___ DATA SUPPLIED

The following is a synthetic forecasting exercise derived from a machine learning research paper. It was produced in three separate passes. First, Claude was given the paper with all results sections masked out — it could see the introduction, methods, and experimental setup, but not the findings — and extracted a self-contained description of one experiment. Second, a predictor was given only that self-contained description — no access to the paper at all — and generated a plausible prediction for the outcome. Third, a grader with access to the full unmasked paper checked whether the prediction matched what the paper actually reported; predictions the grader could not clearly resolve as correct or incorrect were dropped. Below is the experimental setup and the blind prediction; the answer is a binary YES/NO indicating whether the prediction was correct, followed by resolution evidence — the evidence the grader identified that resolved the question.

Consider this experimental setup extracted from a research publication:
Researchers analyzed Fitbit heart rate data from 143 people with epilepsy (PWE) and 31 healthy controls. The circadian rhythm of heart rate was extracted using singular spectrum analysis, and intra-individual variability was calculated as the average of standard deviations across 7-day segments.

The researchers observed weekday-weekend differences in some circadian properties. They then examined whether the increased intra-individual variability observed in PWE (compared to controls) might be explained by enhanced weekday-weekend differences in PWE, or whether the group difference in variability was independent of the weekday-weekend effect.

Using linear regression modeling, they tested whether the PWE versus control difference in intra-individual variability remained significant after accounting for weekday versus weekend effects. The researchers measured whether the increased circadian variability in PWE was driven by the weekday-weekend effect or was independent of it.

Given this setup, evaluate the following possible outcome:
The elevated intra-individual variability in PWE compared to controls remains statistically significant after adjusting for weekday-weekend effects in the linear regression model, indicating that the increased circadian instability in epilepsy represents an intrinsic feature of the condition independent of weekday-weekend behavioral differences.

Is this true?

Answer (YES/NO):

______

*TASK PROMPT*
The lines to report are those in the material above that contain the word "experimental"; copy every one of them.

*ANSWER BELOW*
The following is a synthetic forecasting exercise derived from a machine learning research paper. It was produced in three separate passes. First, Claude was given the paper with all results sections masked out — it could see the introduction, methods, and experimental setup, but not the findings — and extracted a self-contained description of one experiment. Second, a predictor was given only that self-contained description — no access to the paper at all — and generated a plausible prediction for the outcome. Third, a grader with access to the full unmasked paper checked whether the prediction matched what the paper actually reported; predictions the grader could not clearly resolve as correct or incorrect were dropped. Below is the experimental setup and the blind prediction; the answer is a binary YES/NO indicating whether the prediction was correct, followed by resolution evidence — the evidence the grader identified that resolved the question.
Consider this experimental setup extracted from a research publication:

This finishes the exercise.